Thong Nhat Hospital in Ho Chi Minh City has installed security cameras, and guards are deployed to individual wards to enhance security, according to a representative. Employees are also undergoing training to dealing with emergency and unwanted situations.

Cho Ray Hospital in the southern metropolis has also instructed doctors and nurses to remain calm with angry patients and their relatives, said director Nguyen Truong Son. The hospital also has over 80 guards on duty.

“We've also started martial arts classes for our staff for self-defense purposes only. They’re also good for the health,” said Son.

Hung Vuong Hospital in the northern province of Phu Tho now holds three martial arts sessions for its employees each week, said Dang Ngoc Ha, head of the Department of Surgery.

“Doctors need to fend for themselves, and learning martial arts is one of the best ways to do it,” said Pham Van Hoc, chairman of the hospital’s management board, adding how staff are faced with constant danger, including the risk of being beaten by their own patients.

The staff said the martial arts club would help them deal with physical confrontations in the hospital.

The latest case of a doctor being assaulted in Vietnam took place last week at Saint Paul's Hospital in Hanoi when Doctor Vu Hong Chien was punched repeatedly in the face by the father of a seven-year-old patient.
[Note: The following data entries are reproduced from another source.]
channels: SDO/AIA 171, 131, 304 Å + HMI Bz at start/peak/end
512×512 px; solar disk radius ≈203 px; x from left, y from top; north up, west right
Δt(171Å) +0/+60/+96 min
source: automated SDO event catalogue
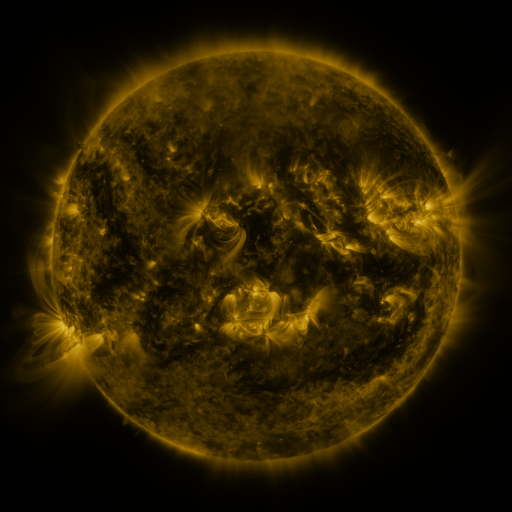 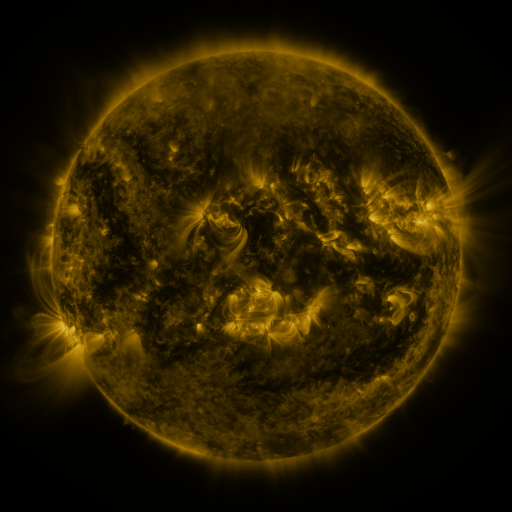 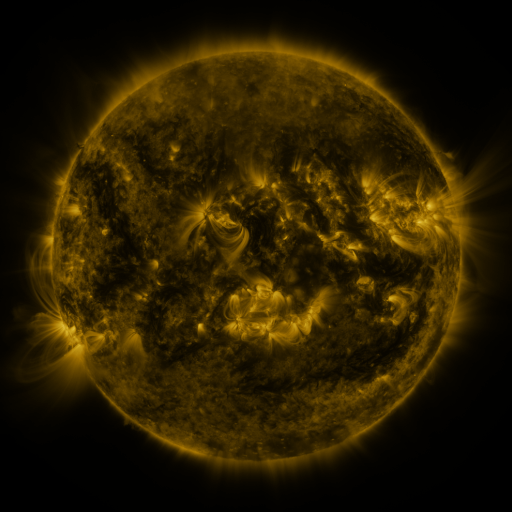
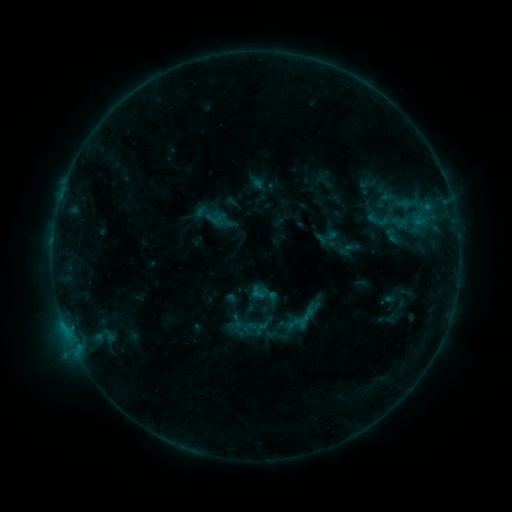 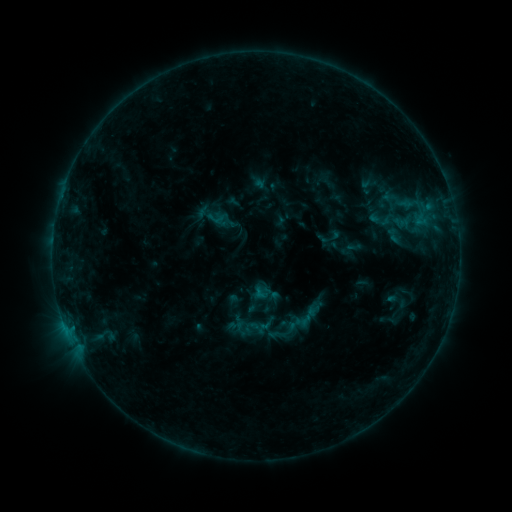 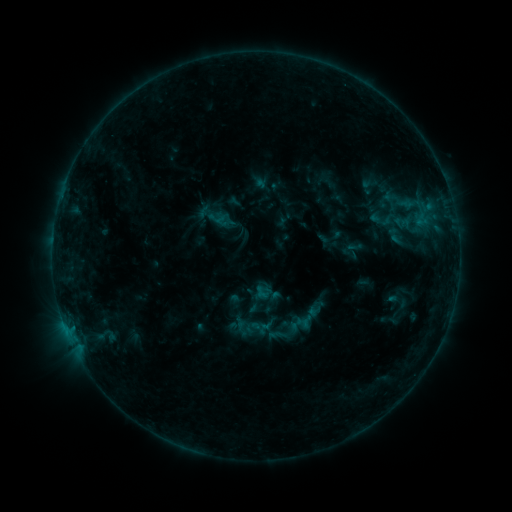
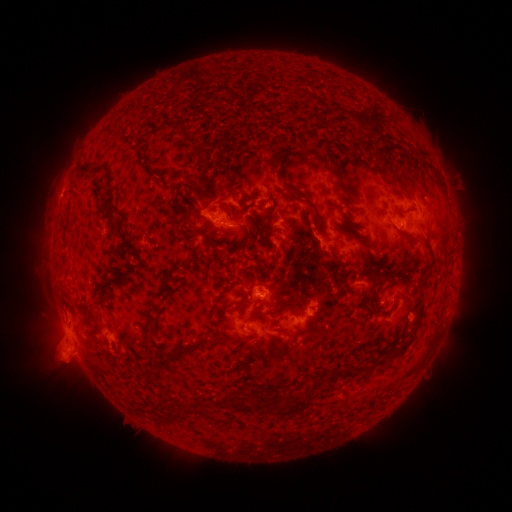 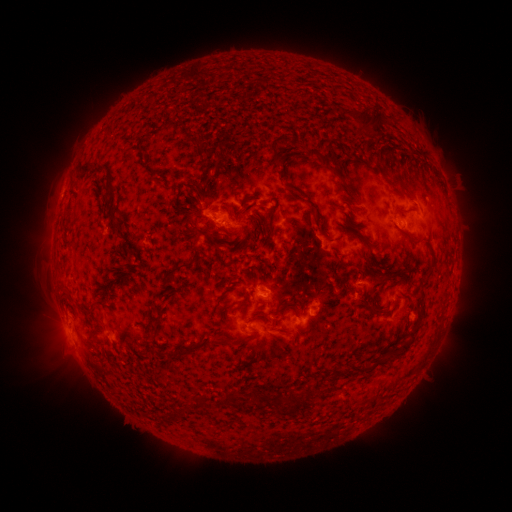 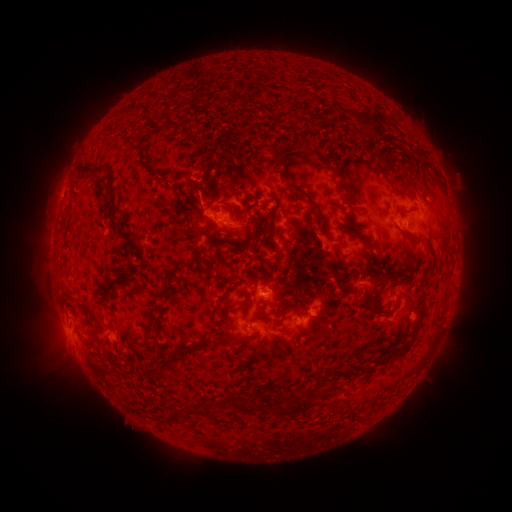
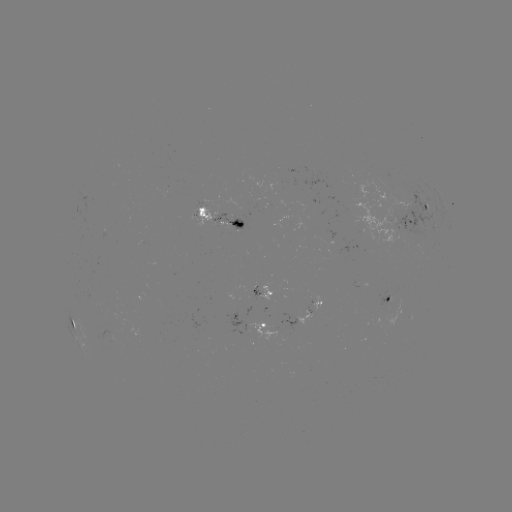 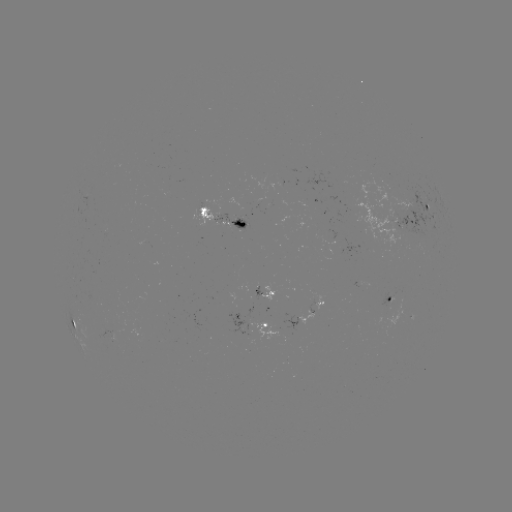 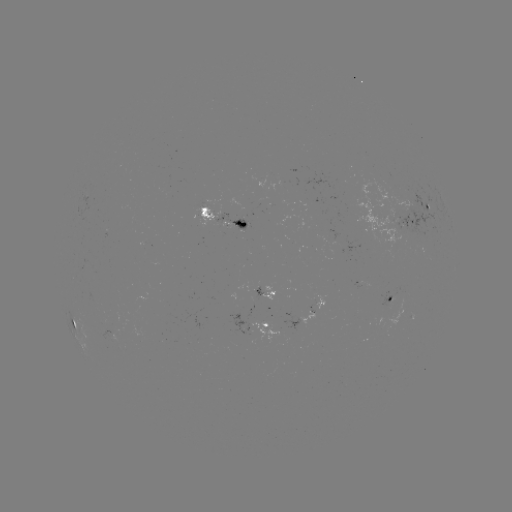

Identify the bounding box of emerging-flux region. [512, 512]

The incident was captured by security cameras and has made local headlines.

“No matter how badly we are treated, we still want to reach out and help our patients,” Chien told local media on Monday.

On April 8, a similar case occurred at a hospital in Ha Tinh Province in central Vietnam, where a doctor and an intern were assaulted by a young patient’s father. The doctor suffered a fractured skull, while the intern was wounded near the eye, local media reported.

Vietnam’s PM Nguyen Xuan Phuc has demanded the individuals responsible to be prosecuted in accordance with Vietnamese law.